Several studies have addressed the importance of various ubiquitin‐like (UBL) post‐translational modifiers. These UBLs are covalently linked to most, if not all, target protein(s) through an enzymatic cascade analogous to ubiquitylation, consisting of E1 (activating), E2 (conjugating), and E3 (ligating) enzymes. In this report, we describe the identification of a novel ubiquitin‐fold modifier 1 (Ufm1) with a molecular mass of 9.1 kDa, displaying apparently similar tertiary structure, although lacking obvious sequence identity, to ubiquitin. Ufm1 is first cleaved at the C‐terminus to expose its conserved Gly residue. This Gly residue is essential for its subsequent conjugating reactions.
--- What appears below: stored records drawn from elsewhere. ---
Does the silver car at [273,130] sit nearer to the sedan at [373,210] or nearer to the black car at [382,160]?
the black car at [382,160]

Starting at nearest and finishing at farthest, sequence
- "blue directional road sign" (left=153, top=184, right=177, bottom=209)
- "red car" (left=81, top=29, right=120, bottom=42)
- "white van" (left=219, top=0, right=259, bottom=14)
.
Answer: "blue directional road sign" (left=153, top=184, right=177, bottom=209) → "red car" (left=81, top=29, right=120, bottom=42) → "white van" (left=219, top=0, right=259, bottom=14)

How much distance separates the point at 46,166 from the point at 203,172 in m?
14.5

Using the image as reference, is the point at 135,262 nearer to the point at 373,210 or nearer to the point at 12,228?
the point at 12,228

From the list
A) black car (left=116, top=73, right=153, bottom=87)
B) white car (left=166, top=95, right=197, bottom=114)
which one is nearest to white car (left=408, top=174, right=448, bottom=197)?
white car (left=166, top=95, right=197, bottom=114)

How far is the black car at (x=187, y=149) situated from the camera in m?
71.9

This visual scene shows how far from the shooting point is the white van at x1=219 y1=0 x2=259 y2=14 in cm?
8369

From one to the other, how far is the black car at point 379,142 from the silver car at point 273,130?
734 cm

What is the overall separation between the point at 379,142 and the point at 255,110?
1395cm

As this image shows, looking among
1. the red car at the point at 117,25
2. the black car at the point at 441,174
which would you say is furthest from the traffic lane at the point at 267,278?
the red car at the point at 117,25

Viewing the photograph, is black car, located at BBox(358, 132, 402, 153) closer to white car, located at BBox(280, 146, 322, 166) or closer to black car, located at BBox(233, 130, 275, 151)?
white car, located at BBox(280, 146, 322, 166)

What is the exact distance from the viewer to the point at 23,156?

The C‐terminally processed Ufm1 is activated by a novel E1‐like enzyme, Uba5, by forming a high‐energy thioester bond. Activated Ufm1 is then transferred to its cognate E2‐like enzyme, Ufc1, in a similar thioester linkage. Ufm1 forms several complexes in HEK293 cells and mouse tissues, revealing that it conjugates to the target proteins. Ufm1, Uba5, and Ufc1 are all conserved in metazoa and plants but not in yeast, suggesting its potential roles in various multicellular organisms.

  • Received December 1, 2003.
  • Accepted March 15, 2004.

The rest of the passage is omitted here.